Placing a LakeMat® on the lake bottom will prevent sunlight from reaching starry stonewort, thereby controlling it. Even though starry stonewort has no true root system, (it could theoretically grow in a glass of water) it prefers to anchor itself in soil and will migrate with water movement until it finds a suitable spot…not on a LakeMat®, though it may move across it from time to time like a tumble weed.
Here’s a good link to more information on starry stonewart: Michigan Lake Info
In northern areas, eurasian watermilfoil has been the king of invasive aquatic weeds for more than a century. It was brought to North America as an ornamental plant for ponds and aquariums and quickly escaped to lakes, becoming a nuisance, invasive plant that crowds out native plants.
Many shallow lakes have been observed to have large mats of eurasian watermilfoil reaching all the way from one side of the lake to the other by late summer. The weed tends to grow very thick, in tangles masses. It is the primary plant many of us think of when discussing obnoxious lake weeds.
Because eurasian watermilfoil can reproduce by fragmentation, attempts at raking, pulling, or otherwise disturbing the plants creates more weeds as small eurasian watermilfoil fragments break off, sink to the bottom and create more weeds. It’s these small fragments that cling to boats and trailers that help spread eurasian watermilfoil from lake to lake.
Herbicide treatment can be effective, eradicating up to 85 percent of eurasian watermilfoil per season. However, with each application, eurasian watermilfoil becomes more resistant and harder to control with each new season.
A benthic barrier, such as a LakeMat® will prevent eurasian watermilfoil from conducting photosynthesis or taking root on the lake bottom. Masses of uprooted eurasian watermilfoil may float in from time to time, but with nothing to stick to, it will usually drift by any area where there are no existing weeds.
Here’s a good link from the Minnesota Dept. of Natural Resources about eurasian watermilfoil: DNR MN Depart. Of Natural Resources
Hydrilla might well be called the Godzilla of lake weeds. In many ways, hydrilla is the most difficult invasive aquatic weed in the United States. Hydrilla can reproduce in several ways, fragmentation, tubers, turions and seeds, it’s certainly tenacious.

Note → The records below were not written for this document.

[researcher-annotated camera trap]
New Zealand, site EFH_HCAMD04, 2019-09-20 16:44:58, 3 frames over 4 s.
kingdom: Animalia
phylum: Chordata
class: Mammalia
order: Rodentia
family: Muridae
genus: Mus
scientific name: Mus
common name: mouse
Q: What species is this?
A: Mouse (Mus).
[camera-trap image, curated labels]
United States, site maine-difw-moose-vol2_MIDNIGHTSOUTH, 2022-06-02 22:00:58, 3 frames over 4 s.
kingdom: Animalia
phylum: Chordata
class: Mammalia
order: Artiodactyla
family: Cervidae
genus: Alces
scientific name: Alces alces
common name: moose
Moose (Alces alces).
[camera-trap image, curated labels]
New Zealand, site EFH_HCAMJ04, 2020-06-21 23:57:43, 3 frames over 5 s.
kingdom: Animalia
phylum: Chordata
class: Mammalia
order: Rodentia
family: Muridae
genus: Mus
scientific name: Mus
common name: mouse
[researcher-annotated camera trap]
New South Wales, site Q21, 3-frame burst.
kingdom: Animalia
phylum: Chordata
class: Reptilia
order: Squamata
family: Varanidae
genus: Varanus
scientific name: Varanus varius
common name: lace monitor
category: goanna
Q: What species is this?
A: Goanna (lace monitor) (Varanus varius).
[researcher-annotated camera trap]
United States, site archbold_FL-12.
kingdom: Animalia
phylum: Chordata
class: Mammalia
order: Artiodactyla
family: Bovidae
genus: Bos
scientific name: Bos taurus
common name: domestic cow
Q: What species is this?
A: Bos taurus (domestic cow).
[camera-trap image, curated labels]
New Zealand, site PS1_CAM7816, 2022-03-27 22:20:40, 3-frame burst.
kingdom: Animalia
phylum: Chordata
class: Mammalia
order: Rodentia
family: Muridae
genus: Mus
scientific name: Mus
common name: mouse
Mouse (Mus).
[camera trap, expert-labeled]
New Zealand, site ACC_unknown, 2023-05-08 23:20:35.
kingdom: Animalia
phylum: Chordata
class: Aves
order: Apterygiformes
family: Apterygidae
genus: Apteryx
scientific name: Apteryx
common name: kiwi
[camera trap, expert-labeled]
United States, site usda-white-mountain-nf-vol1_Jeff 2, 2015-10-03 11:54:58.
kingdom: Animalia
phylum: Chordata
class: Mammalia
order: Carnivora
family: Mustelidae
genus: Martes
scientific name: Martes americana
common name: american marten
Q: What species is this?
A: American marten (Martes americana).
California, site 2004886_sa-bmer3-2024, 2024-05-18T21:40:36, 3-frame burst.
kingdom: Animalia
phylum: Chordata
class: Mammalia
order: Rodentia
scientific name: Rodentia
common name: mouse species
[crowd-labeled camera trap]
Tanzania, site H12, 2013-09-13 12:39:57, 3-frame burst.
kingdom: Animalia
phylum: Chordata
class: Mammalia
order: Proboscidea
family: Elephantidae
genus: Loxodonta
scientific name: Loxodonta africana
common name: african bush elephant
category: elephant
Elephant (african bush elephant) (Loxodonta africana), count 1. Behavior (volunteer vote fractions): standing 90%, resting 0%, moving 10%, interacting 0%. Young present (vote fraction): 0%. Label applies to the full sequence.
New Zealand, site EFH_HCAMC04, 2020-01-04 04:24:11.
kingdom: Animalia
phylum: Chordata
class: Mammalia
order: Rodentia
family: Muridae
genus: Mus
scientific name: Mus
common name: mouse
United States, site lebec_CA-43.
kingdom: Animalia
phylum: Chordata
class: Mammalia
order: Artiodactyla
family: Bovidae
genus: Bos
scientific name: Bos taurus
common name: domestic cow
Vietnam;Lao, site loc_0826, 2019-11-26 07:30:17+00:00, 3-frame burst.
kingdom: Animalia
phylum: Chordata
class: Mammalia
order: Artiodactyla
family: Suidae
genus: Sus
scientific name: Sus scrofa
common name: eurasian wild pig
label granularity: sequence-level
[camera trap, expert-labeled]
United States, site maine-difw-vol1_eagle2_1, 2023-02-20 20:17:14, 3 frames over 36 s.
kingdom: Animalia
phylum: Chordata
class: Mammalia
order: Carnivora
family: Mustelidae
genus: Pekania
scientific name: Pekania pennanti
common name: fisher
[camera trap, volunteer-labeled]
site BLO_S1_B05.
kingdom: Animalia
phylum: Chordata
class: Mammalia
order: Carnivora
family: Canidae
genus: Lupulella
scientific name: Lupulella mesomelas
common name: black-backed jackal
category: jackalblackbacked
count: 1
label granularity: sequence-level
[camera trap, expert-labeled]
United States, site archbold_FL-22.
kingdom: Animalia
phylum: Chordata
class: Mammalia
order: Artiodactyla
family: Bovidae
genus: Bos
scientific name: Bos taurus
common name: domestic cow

Hydrilla can grow up to one inch per day, with stems reaching up to 30 feet long. To make matters worse, it can grow in low light conditions, out-competing other plants.
There have been several instances of benthic barriers, such as the LakeMat® being used to successfully suppress the growth of hydrilla around boat docks and swimming areas.
In many cases, benthic barriers are used in conjunction with herbicide treatment to control hydrilla. The barriers are used in foot traffic areas and boat docking areas while the herbicides are applied farther out and in boating lanes.
The big trick with hydrilla is to stop it as quickly as possible and stay on top of it.